=== ABOUT THIS TASK ===
A faithful copy is required: retype the records from their first line through the line with "Soudan : des", and omit the pictures.
##### SUPPLIED DATA #####
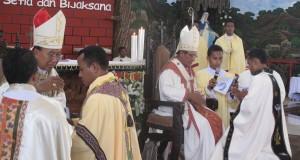 Uskup Agung Kupang Mgr. Petrus Turang (kanan) dan Uskup Agung Palembang Mgr. Aloysius Sudarso (kiri) memberikan berkat kepada para imam baru setelah ditahbiskan menjadi imam Katolik dalam sebuah misa konselebran di Gereja St Yoseph Pekerja Penfui Kupang, N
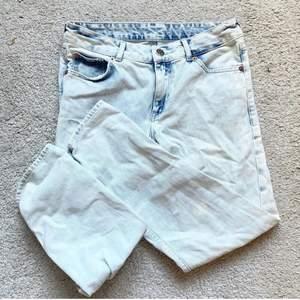 Säljer sååå snygga jeans från Monki! Waist 25, passar storlek S🤍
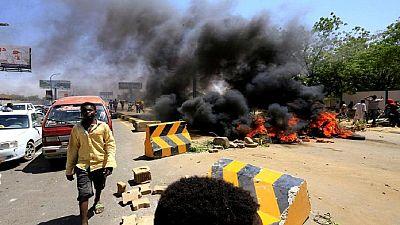 Soudan : des manifestants bloquent des routes au lendemain de heurts meurtriers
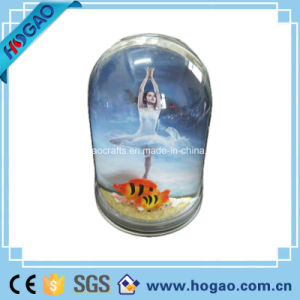 Plastic Photo Snow Globe Pretty Girl Inside pictures & photos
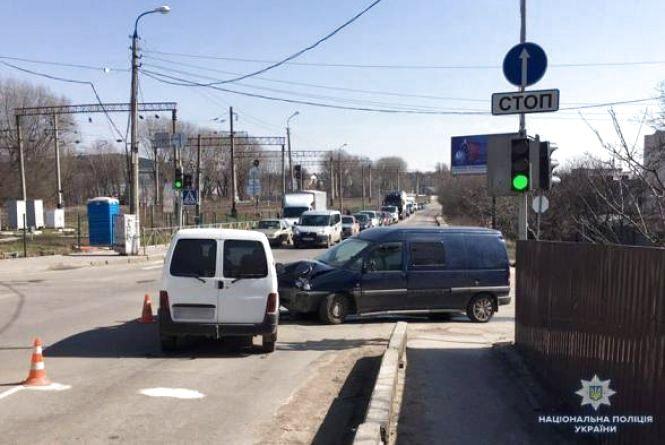 Хроніка ДТП у Хмельницькому: школяр під колесами авто і водії-втікачі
#####
=== TASK SOLUTION ===
 Uskup Agung Kupang Mgr. Petrus Turang (kanan) dan Uskup Agung Palembang Mgr. Aloysius Sudarso (kiri) memberikan berkat kepada para imam baru setelah ditahbiskan menjadi imam Katolik dalam sebuah misa konselebran di Gereja St Yoseph Pekerja Penfui Kupang, N
 Säljer sååå snygga jeans från Monki! Waist 25, passar storlek S🤍
 Soudan : des manifestants bloquent des routes au lendemain de heurts meurtriers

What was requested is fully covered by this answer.